Let’s breakdown the cost-base for the fundraising arm of a fund, which consists of 1 senior fund marketer:
Tangible Costs
- Senior Salary + Oncost: £100k p.a *1.4 = £140k p.a
- Overheads (office rent, technology, etc) = £30k
- Travel Expenses per annum (assuming 4 conferences p.a) = £60k
Total Costs: £230 k p.a
Let’s make a simple (but fair) assumption that the job will consist of
- 20% lead generation: cold-calling and cold-emailing prospective investors
- 20% Putting material together: factsheets presentations & DDQs
- 20% IR function: Handling ad-hoc investor / prospect requests for documents
- 20% Sales: spent on actual calls and meeting with ‘qualified’ investors / building pipeline
- 20% spent on thoughtful follow ups / pushing deals to the next stage & updating CRM
Hidden Cost 1: Expensive Admin Tasks
The opportunity Cost of doing non-sales related tasks, inevitably impacts the time it takes to achieve a set goal: say of raising $10m in the next 12 weeks.
In the above example, £92k is spent on non-sales related tasks every year, whilst £46k is allocated to lead generation.
#Yikes
Both of these areas can be remedied with the use of technology. For example, there are around half a dozen or so on-line marketplaces that help automate lead generation for fund managers, and there are some great technologies that automate the generation of factsheets, presentations and so on. Shoot me a note if you would like to know some names.
Hidden Cost 2: Factsheet Distribution is risky business
In part 1 we went over just how risky sending factsheets really is in the era of GDPR, andpart 2 outlined the lacklustre engagement and enthusiasm investors have towards receiving 100s of flat file pdf in their inbox every month, that they did not give their explicit consent towards receiving.
It’s an ineffective habit with a downside of EUR 20m. Just stop it already.
Hidden Cost 3: Opportunity Cost = Stunted Growth
Ok, this is a biggie. Let’s geek out a little to some Physics.
Escape Velocity is the minimum speed needed for an object to escape from the gravitational influence of a massive body.

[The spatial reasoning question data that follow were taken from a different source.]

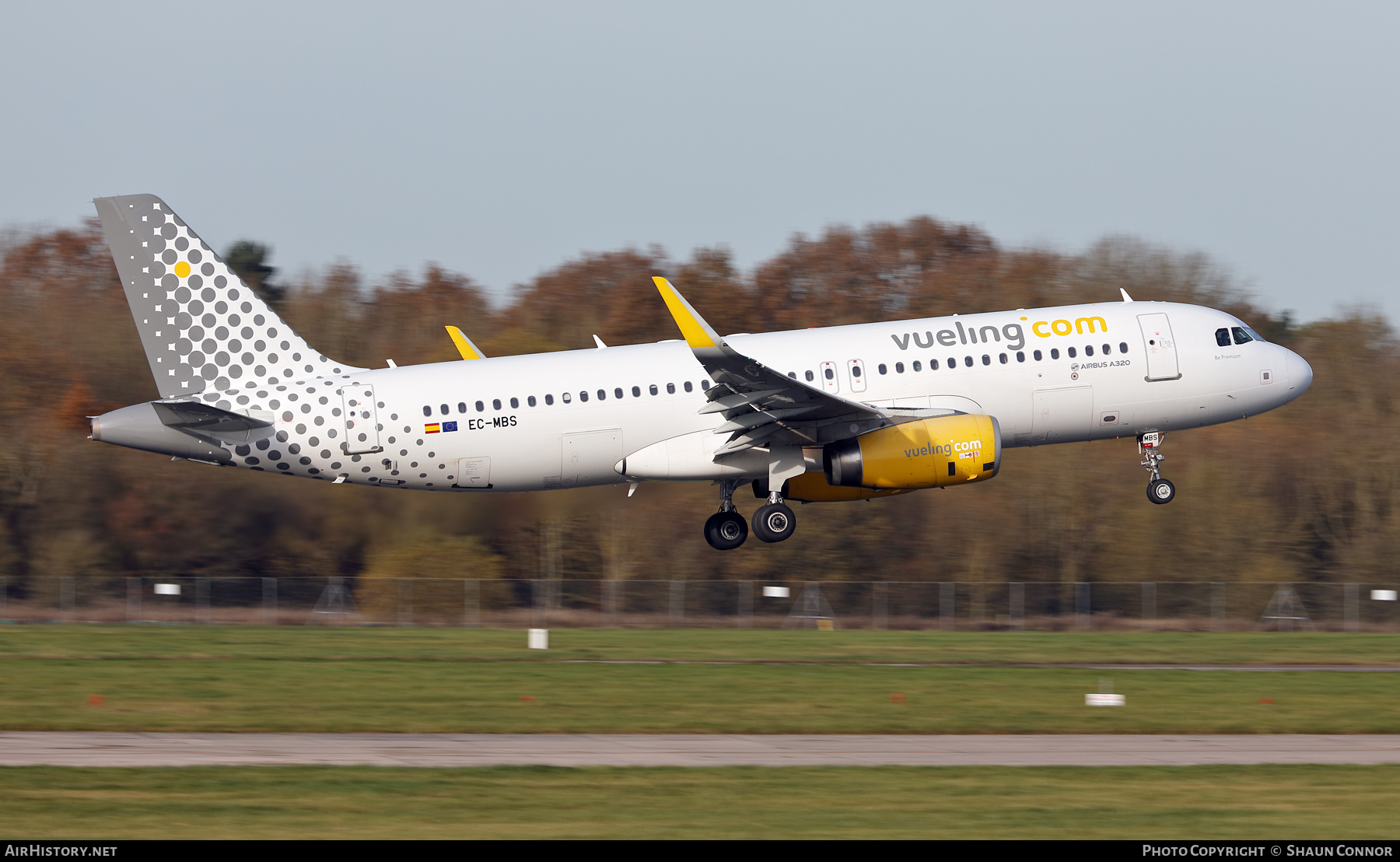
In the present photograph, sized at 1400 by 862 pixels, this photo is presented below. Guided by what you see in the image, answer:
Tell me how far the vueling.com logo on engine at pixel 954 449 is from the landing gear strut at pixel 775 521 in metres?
3.59

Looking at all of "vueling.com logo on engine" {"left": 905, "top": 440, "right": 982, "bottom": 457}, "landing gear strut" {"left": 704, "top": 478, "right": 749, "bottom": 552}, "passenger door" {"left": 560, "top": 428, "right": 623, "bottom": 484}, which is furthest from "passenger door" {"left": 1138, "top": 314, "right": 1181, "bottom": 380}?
"passenger door" {"left": 560, "top": 428, "right": 623, "bottom": 484}

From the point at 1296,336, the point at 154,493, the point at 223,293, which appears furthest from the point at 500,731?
the point at 1296,336

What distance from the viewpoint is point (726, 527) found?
1431 inches

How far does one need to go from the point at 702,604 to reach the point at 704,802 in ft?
107

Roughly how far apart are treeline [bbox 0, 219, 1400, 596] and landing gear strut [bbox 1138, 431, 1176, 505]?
1342 centimetres

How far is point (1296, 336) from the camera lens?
67312 mm

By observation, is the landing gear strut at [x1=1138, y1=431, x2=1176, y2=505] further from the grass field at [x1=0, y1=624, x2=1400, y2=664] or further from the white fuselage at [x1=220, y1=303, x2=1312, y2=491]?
the grass field at [x1=0, y1=624, x2=1400, y2=664]

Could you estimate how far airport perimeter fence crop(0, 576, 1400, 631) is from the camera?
157 ft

The escape velocity from Earth is about 11.186 km/s (6.951 mi/s; 40,270 km/h; 25,020 mph) at the surface.
In the case of Hedge Fund launches, our research spanning over 15,000 (both live and graveyard) funds since 1995 suggests that they too are subject to an escape velocity. Here’s the threshold:
If you don’t reach $115m within your first 3 years in AUM, the data suggests that there is an 89% chance you never will.
Conversely, 63% of the funds that reached $115 within the first 3 years of AUM enjoyed steady inflows and grew beyond $250m within the subsequent 2 years.
Time is of the essence when scaling a fund, so Fund Marketers should be looking at ways to expedite the sales cycle whilst reducing inefficiencies.
Below is a quick cheat sheet on the 5 stages of a sales and marketing plane, their pre-requisites, and where the hidden costs come into play
Bringing it all back to the basics
In part 3 we looked at the 6 ingredients a sales professional needed to be set up for success in this business. Three of these ingredients (Goals, Cadence, and Accountability) depend entirely on your determination. The three others (Focus, Sales Plan, & Execution), require a bit more than your will power.
This is where it gets interesting.
In terms of Focus, a lack of access, market intel, and not being able to cut through cognitive biases (investors being too polite to say ‘no’), will lead to a significant amount of time being wasted on leads who aren’t interested or just filling a quota of managers they have to speak with on a weekly basis.
In terms of Sales Plan, a lack of regulatory understanding, poor comms and engagement, and not being able to measure one’s impact, opens up a Pandora’s box of problemos. At the very least you are risking no engagement with investors, and at the extreme you are risking a reputational hit with a regulatory sanction, that could wind up being fatal for the firm.
Finally, in terms of Execution, the lack of a robust & frictionless workflow, will lead to too many resources being allocated to admin tasks that technology can pick at pennies on the dollar.
So What Now?
When the landscape for assets is shifting in favour of cheaper, more liquid ‘smart’ products (ARP, ETFs, UCITS etc.) the industry will inevitably need to embrace the scale that technology offers in order to remain competitive.
As part of a subsequent series of posts I will aim to map out a technology utility belt that would make Batman envious (if he was a fund marketer). I’ll be diving into how fund marketers have been leveraging various technologies to growth hack their way to a happy place, and share some key learnings along the way.